Francisco Fernández-Carvajal 09 de marzo de
2020
@hablarcondios
— Sin humildad no es
posible servir a los demás, y podemos hacer desgraciados a quienes nos rodean.
— Imitar el servicio de
Jesús, ejemplo supremo de humildad y de entrega a los demás.
— De modo particular
hemos de servir a aquellos que el Señor ha puesto junto a nosotros. Aprender de
la Virgen.
I. En el Evangelio
de la Misa de hoy plantea el Señor, con toda su cruda realidad, cómo los
escribas y fariseos se habían sentado en la cátedra de Moisés y,
preocupados solo de sí mismos, habían abandonado a quienes se les había
encomendado, a las gentes sencillas que andaban maltratadas y abatidas
como ovejas sin pastor1. Ellos andan preocupados de los primeros puestos en los
banquetes, de sus filacterias y franjas, de ser saludados en las plazas, de ser
llamados maestros2. Habían sido constituidos sal y luz para el
pueblo de Israel, y dejaron al pueblo sin la sal y sin la luz. También ellos
mismos se han quedado a oscuras. Cambiaron la gloria de Dios por su propia
gloria: Hacen todas sus obras para ser vistos por los hombres. La
soberbia personal y la búsqueda de la vanagloria les habían hecho perder la
humildad y el espíritu de servicio que caracteriza a quienes desean seguir al
Señor.

• Información proporcionada:
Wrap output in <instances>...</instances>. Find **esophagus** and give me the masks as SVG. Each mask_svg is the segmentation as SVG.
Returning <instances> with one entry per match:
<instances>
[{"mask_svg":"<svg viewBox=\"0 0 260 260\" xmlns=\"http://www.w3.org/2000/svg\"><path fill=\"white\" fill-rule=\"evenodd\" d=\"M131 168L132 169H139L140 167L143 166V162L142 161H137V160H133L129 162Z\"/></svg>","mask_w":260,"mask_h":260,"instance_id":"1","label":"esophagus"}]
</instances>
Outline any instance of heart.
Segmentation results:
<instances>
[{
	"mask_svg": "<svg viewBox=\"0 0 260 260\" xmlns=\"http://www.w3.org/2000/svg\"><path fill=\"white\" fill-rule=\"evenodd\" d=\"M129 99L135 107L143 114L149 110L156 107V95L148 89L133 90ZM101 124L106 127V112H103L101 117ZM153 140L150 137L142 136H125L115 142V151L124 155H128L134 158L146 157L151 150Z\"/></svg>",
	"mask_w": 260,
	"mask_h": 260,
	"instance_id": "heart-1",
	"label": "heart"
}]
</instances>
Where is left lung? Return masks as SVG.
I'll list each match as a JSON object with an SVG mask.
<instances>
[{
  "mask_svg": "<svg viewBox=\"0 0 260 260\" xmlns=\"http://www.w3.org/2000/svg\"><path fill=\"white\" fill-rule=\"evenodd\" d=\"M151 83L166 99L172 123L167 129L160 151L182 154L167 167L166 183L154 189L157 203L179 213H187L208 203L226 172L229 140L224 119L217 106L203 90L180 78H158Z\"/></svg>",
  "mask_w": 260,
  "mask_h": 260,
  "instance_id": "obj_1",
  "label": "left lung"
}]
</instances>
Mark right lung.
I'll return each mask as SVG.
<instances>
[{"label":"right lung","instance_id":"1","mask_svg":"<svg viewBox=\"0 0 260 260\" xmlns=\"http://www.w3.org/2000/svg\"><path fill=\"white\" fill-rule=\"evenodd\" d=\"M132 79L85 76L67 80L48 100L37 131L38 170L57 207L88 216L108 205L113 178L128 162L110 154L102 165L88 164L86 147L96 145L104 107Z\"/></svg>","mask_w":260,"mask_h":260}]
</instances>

* * *

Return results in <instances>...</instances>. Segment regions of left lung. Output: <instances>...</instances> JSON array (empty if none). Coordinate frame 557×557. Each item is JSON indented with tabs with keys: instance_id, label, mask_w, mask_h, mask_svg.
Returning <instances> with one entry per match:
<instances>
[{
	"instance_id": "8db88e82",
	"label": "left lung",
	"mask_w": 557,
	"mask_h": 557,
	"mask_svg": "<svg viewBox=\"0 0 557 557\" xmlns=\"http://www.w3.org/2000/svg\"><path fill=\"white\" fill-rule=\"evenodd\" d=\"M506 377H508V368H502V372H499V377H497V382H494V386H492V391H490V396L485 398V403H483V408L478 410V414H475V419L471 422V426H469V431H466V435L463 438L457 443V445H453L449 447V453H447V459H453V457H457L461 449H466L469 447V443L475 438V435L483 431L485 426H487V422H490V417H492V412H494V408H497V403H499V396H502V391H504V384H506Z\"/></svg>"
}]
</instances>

...

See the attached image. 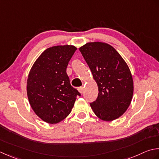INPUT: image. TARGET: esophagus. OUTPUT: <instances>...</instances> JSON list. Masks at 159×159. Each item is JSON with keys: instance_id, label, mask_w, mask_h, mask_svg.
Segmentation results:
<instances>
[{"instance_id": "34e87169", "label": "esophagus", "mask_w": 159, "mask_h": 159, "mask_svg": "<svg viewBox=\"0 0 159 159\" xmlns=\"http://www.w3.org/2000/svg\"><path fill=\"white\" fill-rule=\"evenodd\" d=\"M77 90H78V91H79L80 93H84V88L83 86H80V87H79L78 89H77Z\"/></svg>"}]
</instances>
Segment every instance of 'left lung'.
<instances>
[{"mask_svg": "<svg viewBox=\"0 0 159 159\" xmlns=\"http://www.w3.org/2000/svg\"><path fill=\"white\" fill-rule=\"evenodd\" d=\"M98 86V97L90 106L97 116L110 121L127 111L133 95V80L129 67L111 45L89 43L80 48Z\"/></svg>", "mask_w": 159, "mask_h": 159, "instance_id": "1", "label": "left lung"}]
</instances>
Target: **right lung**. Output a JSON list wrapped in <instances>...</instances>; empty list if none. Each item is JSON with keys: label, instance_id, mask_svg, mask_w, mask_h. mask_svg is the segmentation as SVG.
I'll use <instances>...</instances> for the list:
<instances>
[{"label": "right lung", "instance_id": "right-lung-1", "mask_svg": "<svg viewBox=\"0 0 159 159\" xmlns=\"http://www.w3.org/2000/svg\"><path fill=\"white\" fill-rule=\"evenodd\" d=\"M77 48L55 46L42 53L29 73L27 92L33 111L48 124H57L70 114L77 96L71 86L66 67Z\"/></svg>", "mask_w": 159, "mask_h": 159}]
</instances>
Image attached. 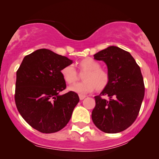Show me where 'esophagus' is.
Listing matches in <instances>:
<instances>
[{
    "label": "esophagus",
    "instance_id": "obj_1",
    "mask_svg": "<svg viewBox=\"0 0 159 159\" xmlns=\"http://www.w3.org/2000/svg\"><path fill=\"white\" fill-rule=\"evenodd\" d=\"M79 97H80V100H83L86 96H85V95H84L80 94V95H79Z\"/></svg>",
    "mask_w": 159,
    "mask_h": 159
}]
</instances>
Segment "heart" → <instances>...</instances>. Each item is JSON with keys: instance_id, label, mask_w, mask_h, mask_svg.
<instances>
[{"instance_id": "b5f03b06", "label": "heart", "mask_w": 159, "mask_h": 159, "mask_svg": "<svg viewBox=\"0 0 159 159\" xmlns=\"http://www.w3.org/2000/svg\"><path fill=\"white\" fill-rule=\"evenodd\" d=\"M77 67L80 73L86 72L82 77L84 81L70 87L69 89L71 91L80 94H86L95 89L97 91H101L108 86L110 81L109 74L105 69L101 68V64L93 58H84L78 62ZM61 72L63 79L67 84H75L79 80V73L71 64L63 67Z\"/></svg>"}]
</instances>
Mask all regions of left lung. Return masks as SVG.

• Tarea escrita 1:
Indica si cada afirmación concuerda con el texto sobre la humildad y el servicio. Responde sí o no y cita las palabras literales del texto que lo deciden.
(a) Los escribas y fariseos se preocupaban de los primeros puestos en los banquetes.
(b) Los escribas y fariseos mantuvieron la sal y la luz para el pueblo de Israel.
(c) Sin humildad es posible servir a los demás.
• Tarea escrita 2: Prosigue el texto sobre la humildad y el servicio a partir de su última frase.

• Resultado esperado 1:
(a) Sí: "Ellos andan preocupados de los primeros puestos en los banquetes".
(b) No: "dejaron al pueblo sin la sal y sin la luz".
(c) No: "Sin humildad no es posible servir a los demás".

• Resultado esperado 2:
Cristo advierte a sus discípulos: Vosotros, en
cambio, no queráis que os llamen maestros: ... el mayor entre
vosotros sea vuestro servidor3. Y Él mismo nos señaló repetidamente el camino: Porque
¿quién es el mayor, el que está a la mesa o el que sirve? ¿No es el que está a
la mesa? Sin embargo, yo estoy en medio de vosotros como quien sirve4.
Sin humildad y espíritu de servicio no hay eficacia,
no es posible vivir la caridad. Sin humildad no hay santidad, pues Jesús no
quiere a su servicio amigos engreídos: «los instrumentos de Dios son siempre
los humildes»5.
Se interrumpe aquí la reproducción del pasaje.